• [Records from a collection]
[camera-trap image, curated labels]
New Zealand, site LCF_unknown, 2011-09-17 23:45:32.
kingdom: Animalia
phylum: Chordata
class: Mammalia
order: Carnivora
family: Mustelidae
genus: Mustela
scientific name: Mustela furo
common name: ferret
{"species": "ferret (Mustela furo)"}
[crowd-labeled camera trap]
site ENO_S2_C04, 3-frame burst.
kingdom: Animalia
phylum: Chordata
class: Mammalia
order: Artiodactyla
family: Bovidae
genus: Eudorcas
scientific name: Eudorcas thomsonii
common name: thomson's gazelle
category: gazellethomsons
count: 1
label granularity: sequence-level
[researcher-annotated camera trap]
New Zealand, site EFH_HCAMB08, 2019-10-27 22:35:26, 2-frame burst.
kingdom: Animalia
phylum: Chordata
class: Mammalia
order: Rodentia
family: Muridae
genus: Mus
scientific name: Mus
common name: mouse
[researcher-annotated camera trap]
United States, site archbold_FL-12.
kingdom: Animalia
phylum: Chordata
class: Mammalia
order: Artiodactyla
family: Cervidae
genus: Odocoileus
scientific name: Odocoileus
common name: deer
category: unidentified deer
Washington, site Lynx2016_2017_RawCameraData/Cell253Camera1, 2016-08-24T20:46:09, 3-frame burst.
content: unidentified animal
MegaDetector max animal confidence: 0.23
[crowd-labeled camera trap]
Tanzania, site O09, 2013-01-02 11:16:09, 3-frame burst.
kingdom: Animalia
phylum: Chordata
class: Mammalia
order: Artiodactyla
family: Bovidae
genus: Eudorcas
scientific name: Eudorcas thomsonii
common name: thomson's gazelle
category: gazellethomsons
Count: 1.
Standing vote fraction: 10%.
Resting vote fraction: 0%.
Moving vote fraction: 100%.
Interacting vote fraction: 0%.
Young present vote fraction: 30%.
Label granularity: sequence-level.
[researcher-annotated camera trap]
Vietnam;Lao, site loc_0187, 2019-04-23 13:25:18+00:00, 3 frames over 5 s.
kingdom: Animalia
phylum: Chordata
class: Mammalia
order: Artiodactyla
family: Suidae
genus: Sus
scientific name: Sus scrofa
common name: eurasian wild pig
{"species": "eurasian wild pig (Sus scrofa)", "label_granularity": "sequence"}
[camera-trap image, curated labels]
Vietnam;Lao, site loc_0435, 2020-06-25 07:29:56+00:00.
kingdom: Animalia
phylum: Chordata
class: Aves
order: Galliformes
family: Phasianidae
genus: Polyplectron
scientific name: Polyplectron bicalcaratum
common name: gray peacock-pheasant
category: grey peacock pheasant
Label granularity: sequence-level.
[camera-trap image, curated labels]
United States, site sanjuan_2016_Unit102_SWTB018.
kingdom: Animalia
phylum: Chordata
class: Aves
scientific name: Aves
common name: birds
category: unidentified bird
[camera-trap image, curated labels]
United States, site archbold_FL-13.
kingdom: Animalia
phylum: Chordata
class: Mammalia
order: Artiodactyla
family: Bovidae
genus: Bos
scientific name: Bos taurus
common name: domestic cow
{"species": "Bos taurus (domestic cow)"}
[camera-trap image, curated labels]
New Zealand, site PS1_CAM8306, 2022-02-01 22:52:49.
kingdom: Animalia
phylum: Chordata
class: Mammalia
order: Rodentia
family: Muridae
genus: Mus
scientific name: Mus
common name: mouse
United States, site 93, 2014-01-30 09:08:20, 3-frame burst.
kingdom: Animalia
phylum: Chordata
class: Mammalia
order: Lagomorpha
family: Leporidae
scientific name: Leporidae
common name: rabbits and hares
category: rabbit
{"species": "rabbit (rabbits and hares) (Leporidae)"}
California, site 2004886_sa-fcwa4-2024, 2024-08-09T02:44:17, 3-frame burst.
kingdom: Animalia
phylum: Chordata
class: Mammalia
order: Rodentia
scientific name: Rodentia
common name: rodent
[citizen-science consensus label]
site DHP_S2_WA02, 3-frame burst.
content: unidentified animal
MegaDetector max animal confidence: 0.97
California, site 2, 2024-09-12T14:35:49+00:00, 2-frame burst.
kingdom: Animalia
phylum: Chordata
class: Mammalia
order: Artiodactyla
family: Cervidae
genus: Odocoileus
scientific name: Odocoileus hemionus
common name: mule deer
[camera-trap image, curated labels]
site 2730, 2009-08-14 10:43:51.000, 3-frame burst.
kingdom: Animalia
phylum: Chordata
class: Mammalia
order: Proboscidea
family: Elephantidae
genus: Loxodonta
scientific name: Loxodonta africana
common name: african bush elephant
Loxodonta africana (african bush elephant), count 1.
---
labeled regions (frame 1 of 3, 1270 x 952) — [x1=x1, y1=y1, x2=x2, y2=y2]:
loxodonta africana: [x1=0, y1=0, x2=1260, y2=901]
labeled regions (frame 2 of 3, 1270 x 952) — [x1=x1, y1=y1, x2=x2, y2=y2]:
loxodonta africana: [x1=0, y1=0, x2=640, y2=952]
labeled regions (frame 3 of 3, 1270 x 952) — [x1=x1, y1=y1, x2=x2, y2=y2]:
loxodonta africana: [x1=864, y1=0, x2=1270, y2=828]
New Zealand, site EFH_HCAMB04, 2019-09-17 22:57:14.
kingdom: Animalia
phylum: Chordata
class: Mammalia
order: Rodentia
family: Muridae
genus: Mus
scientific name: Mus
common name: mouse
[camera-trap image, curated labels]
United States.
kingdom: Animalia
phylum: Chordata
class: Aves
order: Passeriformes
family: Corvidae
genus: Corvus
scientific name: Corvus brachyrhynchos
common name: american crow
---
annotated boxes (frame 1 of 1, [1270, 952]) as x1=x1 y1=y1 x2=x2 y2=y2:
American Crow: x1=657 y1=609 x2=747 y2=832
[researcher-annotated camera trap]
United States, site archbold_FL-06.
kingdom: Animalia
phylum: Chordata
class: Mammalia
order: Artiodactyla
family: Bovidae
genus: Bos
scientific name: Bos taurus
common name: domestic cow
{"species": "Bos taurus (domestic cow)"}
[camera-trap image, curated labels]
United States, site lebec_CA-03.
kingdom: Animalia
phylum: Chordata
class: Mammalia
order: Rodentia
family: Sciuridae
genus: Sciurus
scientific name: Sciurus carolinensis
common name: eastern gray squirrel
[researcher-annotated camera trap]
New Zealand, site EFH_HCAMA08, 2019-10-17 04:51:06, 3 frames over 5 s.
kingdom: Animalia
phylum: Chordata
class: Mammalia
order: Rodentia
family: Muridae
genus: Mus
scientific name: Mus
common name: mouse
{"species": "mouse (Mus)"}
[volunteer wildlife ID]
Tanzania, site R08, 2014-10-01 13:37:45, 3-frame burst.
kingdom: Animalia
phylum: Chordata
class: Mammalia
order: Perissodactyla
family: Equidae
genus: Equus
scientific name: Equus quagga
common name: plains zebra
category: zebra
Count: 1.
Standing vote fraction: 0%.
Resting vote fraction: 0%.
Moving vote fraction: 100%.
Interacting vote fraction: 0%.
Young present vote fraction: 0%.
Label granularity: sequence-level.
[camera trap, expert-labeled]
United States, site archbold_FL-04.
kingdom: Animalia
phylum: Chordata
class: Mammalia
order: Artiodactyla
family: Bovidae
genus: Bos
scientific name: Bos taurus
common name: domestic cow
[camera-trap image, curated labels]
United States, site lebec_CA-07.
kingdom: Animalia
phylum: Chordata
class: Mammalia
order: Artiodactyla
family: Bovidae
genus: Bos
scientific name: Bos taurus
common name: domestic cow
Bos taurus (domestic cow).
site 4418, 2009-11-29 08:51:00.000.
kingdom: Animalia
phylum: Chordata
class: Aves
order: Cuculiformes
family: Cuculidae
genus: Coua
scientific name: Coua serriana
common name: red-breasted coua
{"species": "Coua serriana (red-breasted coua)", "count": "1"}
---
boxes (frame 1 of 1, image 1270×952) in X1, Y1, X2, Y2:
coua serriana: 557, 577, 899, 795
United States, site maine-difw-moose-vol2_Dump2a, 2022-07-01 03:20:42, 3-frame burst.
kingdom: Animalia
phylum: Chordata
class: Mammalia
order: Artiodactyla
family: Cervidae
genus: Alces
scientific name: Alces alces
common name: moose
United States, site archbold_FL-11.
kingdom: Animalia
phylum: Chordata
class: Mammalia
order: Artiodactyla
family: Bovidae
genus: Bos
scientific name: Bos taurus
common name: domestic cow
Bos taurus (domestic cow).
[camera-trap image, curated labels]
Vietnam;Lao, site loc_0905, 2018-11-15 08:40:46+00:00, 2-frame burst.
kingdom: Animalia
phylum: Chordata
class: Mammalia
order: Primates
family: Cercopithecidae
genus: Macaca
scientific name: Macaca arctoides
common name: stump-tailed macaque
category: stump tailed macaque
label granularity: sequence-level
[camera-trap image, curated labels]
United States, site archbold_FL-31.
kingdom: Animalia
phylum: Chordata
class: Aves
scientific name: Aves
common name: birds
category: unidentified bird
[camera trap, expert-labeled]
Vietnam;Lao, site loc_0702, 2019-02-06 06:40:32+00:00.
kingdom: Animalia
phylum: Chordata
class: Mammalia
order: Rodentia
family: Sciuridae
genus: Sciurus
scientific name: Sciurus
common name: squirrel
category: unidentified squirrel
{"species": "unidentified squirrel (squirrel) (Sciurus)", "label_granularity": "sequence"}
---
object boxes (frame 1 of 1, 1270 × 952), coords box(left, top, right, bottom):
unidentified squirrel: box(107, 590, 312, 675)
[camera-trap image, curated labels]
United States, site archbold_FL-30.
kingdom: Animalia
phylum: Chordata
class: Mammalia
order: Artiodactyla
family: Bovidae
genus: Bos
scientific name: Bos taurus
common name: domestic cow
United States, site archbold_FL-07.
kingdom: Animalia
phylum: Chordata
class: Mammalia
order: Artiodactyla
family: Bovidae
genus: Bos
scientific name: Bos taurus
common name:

• [REQUIRED WORK] Check the lines above for the word "Vietnam" and give the number of lines where it appears, with no other text.

• [RESPONSE TO THIS TASK] 4